Unfortunately, the cost of each operation varies between hardware configurations, and Postgres’s default is often suboptimal. By default, Postgres considers accessing a random page from disk 4x as expensive as a sequential page, which doesn’t make sense in the age of SSDs. On a hard drive, random pages, which can be located anywhere on the disk, are slower to read than sequential pages, as the reader must wait to rotate to the next page’s location. SSDs do not have the same constraints and can access data from anywhere on the drive at essentially the same speed.
Postgres’s cost calculation is more aligned with using a hard drive, meaning that an untuned Postgres instance on an SSD will prioritize sequential scans, even when using indexes or other devices that result in more random reads could be faster.
If your server is running on an SSD, you can change Postgres’s random page cost calculation by setting random_page_cost
in postgres.conf
to a much lower value like 1.1
or even 1
.
Most other query planner-related knobs are likely already close to optimal, but there is one other knob that you should reconfigure: effective_cache_size
. effective_cache_size
tells Postgres how large the RAM cache (including the buffer pool and page cache) will likely be, and therefore how likely any given piece of data will be available in that cache. By default, Postgres sets this at 4GB, but the actual cache size should be much larger depending on what you set shared_buffers
to and how much RAM your computer has in total.

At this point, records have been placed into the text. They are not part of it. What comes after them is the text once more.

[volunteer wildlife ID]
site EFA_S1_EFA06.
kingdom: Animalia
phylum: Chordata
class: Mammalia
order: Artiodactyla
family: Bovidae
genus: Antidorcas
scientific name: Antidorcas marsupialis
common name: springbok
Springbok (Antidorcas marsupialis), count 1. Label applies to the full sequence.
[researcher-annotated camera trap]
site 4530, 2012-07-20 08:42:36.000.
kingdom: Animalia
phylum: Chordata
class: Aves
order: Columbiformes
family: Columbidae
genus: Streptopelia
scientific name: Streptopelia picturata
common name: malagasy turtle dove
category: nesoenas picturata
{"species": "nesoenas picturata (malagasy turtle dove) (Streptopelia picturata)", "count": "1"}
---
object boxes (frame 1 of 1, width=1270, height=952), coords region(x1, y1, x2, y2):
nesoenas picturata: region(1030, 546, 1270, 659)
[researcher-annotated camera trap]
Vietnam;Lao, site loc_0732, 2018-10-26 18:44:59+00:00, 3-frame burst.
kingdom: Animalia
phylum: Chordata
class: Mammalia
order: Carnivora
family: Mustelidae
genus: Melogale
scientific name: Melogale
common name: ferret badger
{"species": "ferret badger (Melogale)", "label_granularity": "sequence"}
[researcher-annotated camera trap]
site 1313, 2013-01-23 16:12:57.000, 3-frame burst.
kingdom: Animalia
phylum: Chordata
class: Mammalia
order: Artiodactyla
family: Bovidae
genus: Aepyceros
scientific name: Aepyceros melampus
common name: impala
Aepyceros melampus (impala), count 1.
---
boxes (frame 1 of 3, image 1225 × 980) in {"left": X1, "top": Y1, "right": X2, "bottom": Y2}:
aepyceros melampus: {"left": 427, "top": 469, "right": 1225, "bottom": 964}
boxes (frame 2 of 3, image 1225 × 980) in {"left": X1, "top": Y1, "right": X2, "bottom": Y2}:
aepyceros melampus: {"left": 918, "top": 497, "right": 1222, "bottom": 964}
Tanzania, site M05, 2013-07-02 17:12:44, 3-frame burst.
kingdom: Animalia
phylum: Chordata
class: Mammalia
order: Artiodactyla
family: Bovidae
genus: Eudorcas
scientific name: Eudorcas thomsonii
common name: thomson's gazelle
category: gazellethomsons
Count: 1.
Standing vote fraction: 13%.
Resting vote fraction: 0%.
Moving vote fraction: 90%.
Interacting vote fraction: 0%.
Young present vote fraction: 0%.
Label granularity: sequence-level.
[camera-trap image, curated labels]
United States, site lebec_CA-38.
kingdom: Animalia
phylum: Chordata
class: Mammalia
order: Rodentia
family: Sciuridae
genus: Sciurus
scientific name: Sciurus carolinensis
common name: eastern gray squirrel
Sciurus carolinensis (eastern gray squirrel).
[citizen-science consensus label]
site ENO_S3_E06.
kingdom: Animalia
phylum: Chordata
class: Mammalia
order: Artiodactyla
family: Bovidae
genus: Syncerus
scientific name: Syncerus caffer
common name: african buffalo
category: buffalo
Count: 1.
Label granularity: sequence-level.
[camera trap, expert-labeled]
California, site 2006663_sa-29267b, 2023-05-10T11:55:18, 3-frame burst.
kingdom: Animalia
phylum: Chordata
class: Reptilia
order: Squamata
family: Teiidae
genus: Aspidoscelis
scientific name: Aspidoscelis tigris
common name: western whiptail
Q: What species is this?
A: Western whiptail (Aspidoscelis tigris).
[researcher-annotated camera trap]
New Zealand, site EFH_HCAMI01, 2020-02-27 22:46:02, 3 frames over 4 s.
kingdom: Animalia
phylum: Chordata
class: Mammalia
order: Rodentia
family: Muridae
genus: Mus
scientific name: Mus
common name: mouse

A good starting point for effective_cache_size
is 60% of your computer’s RAM; some of the RAM will be used for processing queries rather than caching, and the OS page cache may store duplicates of some pages in the buffer pool, meaning the effective amount of pages cached is much less than 100% of the computer’s RAM. As with other options, you can change effective_cache_size
through postgres.conf
Final Thoughts
Postgres tuning is not easy. Unfortunately, there is no true replacement for a deep understanding of Postgres internals paired with time spent testing, but hopefully, this guide helped you introduce you to some of the relevant concepts, and, more importantly, I hope you were able to learn more about how Postgres works
Benchmark Details
All benchmarks were run using Benchbase on Postgres 19devel as of 7/14/2025 in a computer running Linux 6.15 with a 32 core Ryzen 7950x, 32 GB of DDR5 RAM, and a 2TB NVMe SSD. Unless otherwise mentioned, the default Postgres configuration was used, with the following exceptions:
io_method = io_uring
max_parallel_workers = 32
max_worker_processes = 32
shared_buffers = 10GB
Postgres was reset between each test, and a 90 second warmup preceded each benchmark to fill the cache. After the benchmark, TPS and cache statistics were collected.